W południe 23 lipca 2025 roku w regionie Limassol wybuchł jeden z najpoważniejszych pożarów w historii Cypru. W krótkim czasie płomienie objęły górskie wsie w paśmie Troodos, a silny wiatr utrudniał akcję ratunkową. Następnego dnia znaleziono dwa ciała. Służby wciąż próbują opanować ogień, który spustoszył rozległe tereny wyspy. Do akcji włączyły się także ekipy gaśnicze z innych krajów.


REKLAMA


Zobacz wideo Prof. Chojnicki: W 2024 roku mieliśmy 30 dni dni rekordowo ciepłych


Jaka jest aktualna sytuacja na Cyprze? Dramat mieszkańców i walka z czasem
Pożar, który wybuchł w środę, strawił już ponad 124 kilometry kwadratowe pól, winnic i zalesionych wzgórz. Zginęły dwie osoby, a 14 zostało rannych, w tym dwie ciężko. Jak doniosła lokalna policja, ciała ofiar znaleziono w spalonym samochodzie przy drodze Monagri-Alassa. Prezydent Nikos Christodoulides w czwartkowej rozmowie z mediami przyznał, iż jego kraj mierzy się z bezprecedensową sytuacją. - Nigdy wcześniej na Cyprze nie było czegoś takiego - powiedział cytowany przez serwis usnews.com.
Ogień rozprzestrzeniał się na kilku frontach, czemu sprzyjały skrajne upały i porywisty wiatr. Temperatura sięgała 43-44 stopni, a strażacy musieli walczyć z tzw. flare-upami, czyli nagłymi wybuchami płomieni w miejscach, które wydawały się już ugaszone. - Wyjątkowo suche warunki stworzyły idealną burzę w szczycie pożaru - ocenił w rozmowie z dziennikarzami rzecznik rządu Constantinos Letymbiotis.


Ewakuowano mieszkańców co najmniej 14 wsi oraz turystów z ośrodków w rejonie Troodos. Tymczasowe schronienie znalazło około 100 osób. - Płakałem, naprawdę płakałem, bo świat się palił - wspominał 67-letni Antonis Christou z Kantou w rozmowie z agencją Reutera. Jak relacjonował, dolina pod jego domem stanęła w ogniu, a sytuacja gwałtownie wymknęła się spod kontroli. Według lokalnych mediów spłonęło od 20 do choćby 72 domów oraz 91 pojazdów. Ogień uszkodził także zabytkową cerkiew Agios Ioannis w Vouni.
Portal tovima.com podaje, iż śledczy badają wątek podpalenia. Ogień mógł wybuchnąć w pobliżu nielegalnego wysypiska odpadów. Tożsamość ofiar zostanie potwierdzona po przeprowadzeniu testów DNA. Jak wygląda obecna sytuacja? Synoptycy przewidują, iż temperatura sięgnie dzisiaj rekordowych 45 stopni, co może wpłynąć na sytuację pożarową w kraju.

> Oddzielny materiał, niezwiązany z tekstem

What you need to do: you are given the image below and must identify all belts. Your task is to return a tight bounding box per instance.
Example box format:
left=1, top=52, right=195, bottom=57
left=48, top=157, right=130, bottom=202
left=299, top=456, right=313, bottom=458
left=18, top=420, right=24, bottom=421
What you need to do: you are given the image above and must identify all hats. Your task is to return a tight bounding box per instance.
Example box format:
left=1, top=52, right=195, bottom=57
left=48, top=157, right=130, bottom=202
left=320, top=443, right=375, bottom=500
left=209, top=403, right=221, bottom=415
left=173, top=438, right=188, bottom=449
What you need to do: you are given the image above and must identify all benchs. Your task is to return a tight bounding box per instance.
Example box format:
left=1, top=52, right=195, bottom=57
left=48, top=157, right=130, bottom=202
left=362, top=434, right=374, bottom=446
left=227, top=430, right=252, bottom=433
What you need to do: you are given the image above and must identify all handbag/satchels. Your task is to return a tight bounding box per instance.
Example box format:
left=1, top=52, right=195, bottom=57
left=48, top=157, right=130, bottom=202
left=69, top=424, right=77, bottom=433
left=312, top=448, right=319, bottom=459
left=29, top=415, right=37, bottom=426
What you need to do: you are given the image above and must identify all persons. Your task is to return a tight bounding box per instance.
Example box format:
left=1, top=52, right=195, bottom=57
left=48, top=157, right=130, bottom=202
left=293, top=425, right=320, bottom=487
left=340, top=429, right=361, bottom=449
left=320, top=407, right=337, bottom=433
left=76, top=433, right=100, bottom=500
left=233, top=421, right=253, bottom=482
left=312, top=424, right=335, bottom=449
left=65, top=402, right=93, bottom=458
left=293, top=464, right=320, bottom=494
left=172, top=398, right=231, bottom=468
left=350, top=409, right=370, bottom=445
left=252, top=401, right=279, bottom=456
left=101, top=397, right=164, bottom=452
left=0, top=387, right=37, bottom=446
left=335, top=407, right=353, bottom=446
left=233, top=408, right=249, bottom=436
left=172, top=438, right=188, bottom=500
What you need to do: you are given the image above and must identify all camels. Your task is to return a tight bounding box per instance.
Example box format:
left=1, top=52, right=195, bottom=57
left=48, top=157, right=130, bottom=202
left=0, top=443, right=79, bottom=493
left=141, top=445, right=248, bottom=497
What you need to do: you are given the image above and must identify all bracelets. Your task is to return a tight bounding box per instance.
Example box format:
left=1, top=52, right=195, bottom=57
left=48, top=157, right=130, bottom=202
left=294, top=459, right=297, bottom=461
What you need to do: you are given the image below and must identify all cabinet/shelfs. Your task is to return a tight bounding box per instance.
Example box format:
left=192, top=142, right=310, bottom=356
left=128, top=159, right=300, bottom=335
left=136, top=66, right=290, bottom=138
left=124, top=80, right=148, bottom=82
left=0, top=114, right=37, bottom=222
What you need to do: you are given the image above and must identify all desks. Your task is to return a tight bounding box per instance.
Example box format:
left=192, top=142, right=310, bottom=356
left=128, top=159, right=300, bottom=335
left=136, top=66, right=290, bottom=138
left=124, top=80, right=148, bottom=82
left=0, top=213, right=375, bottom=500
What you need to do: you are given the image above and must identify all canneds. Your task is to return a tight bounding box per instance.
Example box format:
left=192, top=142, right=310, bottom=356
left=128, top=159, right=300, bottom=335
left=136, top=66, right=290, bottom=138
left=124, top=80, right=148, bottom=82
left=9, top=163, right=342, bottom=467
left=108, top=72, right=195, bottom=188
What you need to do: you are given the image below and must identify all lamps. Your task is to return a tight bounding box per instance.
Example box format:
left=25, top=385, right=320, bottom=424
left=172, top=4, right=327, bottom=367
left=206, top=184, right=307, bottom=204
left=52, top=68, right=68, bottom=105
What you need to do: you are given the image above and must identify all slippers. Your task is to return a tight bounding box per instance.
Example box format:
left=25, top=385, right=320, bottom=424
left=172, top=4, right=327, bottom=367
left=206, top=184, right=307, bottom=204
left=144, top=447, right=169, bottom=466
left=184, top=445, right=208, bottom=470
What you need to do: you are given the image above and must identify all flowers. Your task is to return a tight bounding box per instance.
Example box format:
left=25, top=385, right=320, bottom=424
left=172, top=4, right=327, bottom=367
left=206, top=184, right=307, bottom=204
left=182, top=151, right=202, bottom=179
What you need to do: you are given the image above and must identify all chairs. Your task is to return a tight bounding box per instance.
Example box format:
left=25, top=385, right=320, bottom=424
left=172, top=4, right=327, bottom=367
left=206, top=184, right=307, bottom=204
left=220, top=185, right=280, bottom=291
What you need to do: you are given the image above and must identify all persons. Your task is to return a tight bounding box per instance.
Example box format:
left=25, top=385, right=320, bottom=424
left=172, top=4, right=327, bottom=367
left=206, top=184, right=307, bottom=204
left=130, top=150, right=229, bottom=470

Świat nie zawiódł. Cypr otrzymał wsparcie w walce z żywiołem
Cypr nie został pozostawiony sam sobie. Na miejsce dotarły już samoloty i śmigłowce z Jordanii, Egiptu, Izraela, Hiszpanii i Libanu. Grecja wysłała 26 strażaków z elitarnych oddziałów, a Wielka Brytania zaangażowała śmigłowiec RAF ze swojej bazy na wyspie. - Izraelskie maszyny mogą działać również w nocy - poinformował Letymbiotis, chwaląc skuteczność nocnych zrzutów wody wykonywanych przez C-130. To one, wraz z greckimi jednostkami, doprowadziły do sytuacji, w której w piątkowy poranek nie było już aktywnych frontów pożarowych. Problemem pozostaje jednak skrajny brak wody.


Największy zbiornik Kouris ma w tej chwili jedynie 15 proc. pojemności, co utrudnia tankowanie samolotów gaśniczych. Minister ds. ropy naftowej Egiptu Karim Badawi, przebywający na Cyprze, podkreślił, iż wysłanie dwóch specjalistycznych śmigłowców jest dowodem, iż jego kraj pozostaje "strategicznym i wiarygodnym partnerem" wyspy. Czerwony Krzyż oraz lokalne organizacje zapewniają pomoc osobom, które straciły dorobek życia. Władze zapowiadają wsparcie dla mieszkańców w odbudowie domów i infrastruktury, a policja koncentruje się na ustaleniu sprawców potencjalnego podpalenia. Czy coraz częstsze pożary w Europie mogą wpłynąć na wybór kierunków wakacyjnych? Zapraszamy do udziału w sondzie oraz do komentowania.